# INFORMATION SUPPLIED
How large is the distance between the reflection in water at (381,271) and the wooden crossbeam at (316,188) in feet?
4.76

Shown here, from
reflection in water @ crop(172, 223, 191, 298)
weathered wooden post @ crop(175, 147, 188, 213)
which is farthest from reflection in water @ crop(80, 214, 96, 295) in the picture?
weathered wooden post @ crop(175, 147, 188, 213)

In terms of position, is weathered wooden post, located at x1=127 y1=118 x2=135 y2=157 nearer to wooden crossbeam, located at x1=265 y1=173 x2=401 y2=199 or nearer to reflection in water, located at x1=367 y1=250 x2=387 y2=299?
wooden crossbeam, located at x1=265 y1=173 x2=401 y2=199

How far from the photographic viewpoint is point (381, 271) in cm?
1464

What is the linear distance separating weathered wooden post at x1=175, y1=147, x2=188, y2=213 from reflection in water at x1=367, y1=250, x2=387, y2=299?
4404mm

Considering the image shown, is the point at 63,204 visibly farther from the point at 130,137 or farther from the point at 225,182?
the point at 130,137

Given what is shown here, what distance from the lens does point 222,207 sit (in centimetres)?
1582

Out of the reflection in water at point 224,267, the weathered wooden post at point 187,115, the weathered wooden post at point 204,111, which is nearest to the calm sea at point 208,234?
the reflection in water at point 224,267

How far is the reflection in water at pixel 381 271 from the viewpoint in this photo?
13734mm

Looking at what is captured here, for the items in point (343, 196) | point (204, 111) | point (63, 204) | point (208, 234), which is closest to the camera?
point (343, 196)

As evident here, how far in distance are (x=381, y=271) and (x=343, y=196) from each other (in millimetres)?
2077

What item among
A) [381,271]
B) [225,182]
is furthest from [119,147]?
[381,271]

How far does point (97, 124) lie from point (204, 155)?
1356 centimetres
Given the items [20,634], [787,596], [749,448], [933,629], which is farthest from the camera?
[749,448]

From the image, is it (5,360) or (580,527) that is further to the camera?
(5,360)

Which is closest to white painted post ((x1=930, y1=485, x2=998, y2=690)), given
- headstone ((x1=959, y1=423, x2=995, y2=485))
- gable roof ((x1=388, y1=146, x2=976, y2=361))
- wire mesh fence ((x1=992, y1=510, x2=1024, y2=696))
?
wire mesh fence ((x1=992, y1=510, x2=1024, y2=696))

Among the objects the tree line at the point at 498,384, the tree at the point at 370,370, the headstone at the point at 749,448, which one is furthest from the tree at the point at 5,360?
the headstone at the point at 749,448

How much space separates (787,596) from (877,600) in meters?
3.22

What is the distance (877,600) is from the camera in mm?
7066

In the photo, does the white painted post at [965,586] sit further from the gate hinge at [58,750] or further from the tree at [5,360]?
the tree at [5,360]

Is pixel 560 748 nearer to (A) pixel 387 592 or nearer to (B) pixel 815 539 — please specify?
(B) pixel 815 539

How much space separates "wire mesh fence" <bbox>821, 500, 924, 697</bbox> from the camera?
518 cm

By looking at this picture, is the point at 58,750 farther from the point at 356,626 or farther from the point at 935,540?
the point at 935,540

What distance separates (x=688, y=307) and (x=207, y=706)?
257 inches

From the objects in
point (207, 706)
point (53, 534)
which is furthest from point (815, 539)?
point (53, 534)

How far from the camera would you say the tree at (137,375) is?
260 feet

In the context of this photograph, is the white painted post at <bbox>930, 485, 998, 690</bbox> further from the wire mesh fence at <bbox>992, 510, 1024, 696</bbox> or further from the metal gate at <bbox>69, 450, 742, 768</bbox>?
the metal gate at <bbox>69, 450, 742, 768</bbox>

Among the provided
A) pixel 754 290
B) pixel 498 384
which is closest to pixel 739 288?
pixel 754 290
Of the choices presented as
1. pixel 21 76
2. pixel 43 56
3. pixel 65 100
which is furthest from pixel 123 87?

# STATED PROBLEM
Return every line of the records that contains the string "feet", matching case exactly.

# WRITTEN ANSWER
How large is the distance between the reflection in water at (381,271) and the wooden crossbeam at (316,188) in feet?
260 feet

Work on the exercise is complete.